North Anna, Totopotomoy Creek and Cold Harbor 
Further Actions in May 1864 included the reserve duty at the Assault on the Salient, Battle of North Anna River, and light action at the Battle of Totopotomoy, where Captain William Grantsyne was injured.

Heavy action continued in The Battle of Cold Harbor (Bethesda Church), where the 140th New York sustained an additional 60 total casualties.

Siege of Petersburg and Reinforcement 

In June, 1864 the 140th New York was transferred to V Corps, 2nd Division, 1st Brigade during the Siege of Petersburg. The regiment participated in first assault during the siege of Petersburg sustaining 22 total casualties, including Captain Benjamin Harmon among the wounded.

Throughout the summer and fall of 1864 the 140th New York Regiment participated in Battle of Weldon Railroad and Poplar Spring Church, where Lt. Colonel Elswell Otis was injured.

Reinforcements arrived in October, 1864 as members of the 44th New York Volunteer Infantry Regiment, not mustered out or assigned to other regiments were transferred into the 140th New York.

Task instructions:
Reproduce the passage on the 140th New York's 1864 campaigns word for word, starting with "Siege of Petersburg and" and going on through "Otis was injured.".

Saved data entries:
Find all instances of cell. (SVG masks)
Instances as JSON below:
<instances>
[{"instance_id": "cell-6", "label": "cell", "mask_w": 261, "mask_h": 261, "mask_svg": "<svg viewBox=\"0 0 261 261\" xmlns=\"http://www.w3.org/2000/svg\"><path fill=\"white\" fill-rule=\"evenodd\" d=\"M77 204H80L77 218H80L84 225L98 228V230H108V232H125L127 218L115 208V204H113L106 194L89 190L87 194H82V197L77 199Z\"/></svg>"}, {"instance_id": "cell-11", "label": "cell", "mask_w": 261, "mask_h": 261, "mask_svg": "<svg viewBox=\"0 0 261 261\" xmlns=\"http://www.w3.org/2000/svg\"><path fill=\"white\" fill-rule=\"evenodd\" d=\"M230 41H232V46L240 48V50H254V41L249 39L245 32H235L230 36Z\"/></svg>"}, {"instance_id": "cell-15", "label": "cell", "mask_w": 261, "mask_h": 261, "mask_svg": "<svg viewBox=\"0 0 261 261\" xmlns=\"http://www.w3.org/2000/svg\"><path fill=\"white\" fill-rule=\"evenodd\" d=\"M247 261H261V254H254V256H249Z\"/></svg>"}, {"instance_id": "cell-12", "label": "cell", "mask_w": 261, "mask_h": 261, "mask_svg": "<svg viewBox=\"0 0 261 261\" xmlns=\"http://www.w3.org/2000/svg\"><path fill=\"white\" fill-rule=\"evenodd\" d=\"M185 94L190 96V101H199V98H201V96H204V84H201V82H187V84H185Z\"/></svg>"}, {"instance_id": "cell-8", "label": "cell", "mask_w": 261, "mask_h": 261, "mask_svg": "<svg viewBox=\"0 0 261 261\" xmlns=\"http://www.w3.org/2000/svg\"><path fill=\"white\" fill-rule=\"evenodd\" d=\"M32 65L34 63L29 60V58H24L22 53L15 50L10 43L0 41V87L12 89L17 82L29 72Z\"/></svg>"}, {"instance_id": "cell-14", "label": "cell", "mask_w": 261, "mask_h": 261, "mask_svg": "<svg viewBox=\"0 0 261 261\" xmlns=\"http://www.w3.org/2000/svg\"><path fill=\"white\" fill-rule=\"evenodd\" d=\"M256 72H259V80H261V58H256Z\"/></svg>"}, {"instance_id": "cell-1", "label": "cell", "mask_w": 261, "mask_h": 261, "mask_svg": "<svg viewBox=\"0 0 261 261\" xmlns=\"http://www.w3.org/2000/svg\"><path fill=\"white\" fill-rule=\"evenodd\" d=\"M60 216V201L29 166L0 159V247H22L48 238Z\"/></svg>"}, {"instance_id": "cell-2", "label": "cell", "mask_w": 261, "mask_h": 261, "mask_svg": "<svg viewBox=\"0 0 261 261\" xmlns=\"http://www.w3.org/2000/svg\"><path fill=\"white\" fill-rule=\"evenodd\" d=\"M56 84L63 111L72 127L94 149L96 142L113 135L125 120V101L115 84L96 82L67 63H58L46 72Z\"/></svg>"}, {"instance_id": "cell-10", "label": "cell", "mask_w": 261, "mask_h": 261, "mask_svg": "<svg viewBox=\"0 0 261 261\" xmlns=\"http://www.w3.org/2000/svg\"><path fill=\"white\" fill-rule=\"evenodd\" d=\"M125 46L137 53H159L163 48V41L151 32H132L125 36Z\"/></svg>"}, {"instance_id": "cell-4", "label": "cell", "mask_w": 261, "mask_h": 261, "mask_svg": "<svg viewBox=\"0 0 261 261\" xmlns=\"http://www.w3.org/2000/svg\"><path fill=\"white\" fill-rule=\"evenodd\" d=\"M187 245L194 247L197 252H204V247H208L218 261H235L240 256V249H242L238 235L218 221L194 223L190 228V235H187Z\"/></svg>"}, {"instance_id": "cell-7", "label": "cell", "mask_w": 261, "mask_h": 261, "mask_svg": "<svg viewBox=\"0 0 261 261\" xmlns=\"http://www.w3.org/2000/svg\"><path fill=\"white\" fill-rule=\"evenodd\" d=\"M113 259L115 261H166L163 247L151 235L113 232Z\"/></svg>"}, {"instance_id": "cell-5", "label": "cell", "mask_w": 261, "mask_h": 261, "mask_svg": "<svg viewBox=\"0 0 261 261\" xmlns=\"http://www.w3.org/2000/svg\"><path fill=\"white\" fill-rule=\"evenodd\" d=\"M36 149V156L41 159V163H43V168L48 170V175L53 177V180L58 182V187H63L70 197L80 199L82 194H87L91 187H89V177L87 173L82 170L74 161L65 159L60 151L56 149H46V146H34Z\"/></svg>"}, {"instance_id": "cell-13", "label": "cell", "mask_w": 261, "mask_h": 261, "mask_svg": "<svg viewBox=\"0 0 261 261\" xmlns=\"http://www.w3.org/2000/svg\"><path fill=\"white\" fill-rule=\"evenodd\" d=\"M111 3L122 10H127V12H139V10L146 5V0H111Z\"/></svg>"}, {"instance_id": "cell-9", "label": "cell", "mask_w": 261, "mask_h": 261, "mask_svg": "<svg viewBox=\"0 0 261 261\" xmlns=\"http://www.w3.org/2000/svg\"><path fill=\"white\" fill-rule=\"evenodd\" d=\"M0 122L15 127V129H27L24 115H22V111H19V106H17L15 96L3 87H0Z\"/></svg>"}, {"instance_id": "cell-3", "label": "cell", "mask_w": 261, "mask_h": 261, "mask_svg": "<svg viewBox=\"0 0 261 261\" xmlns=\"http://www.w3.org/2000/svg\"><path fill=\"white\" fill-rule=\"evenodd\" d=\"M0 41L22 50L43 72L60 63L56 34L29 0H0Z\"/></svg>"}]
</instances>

Task answer:
Siege of Petersburg and Reinforcement 

In June, 1864 the 140th New York was transferred to V Corps, 2nd Division, 1st Brigade during the Siege of Petersburg. The regiment participated in first assault during the siege of Petersburg sustaining 22 total casualties, including Captain Benjamin Harmon among the wounded.

Throughout the summer and fall of 1864 the 140th New York Regiment participated in Battle of Weldon Railroad and Poplar Spring Church, where Lt. Colonel Elswell Otis was injured.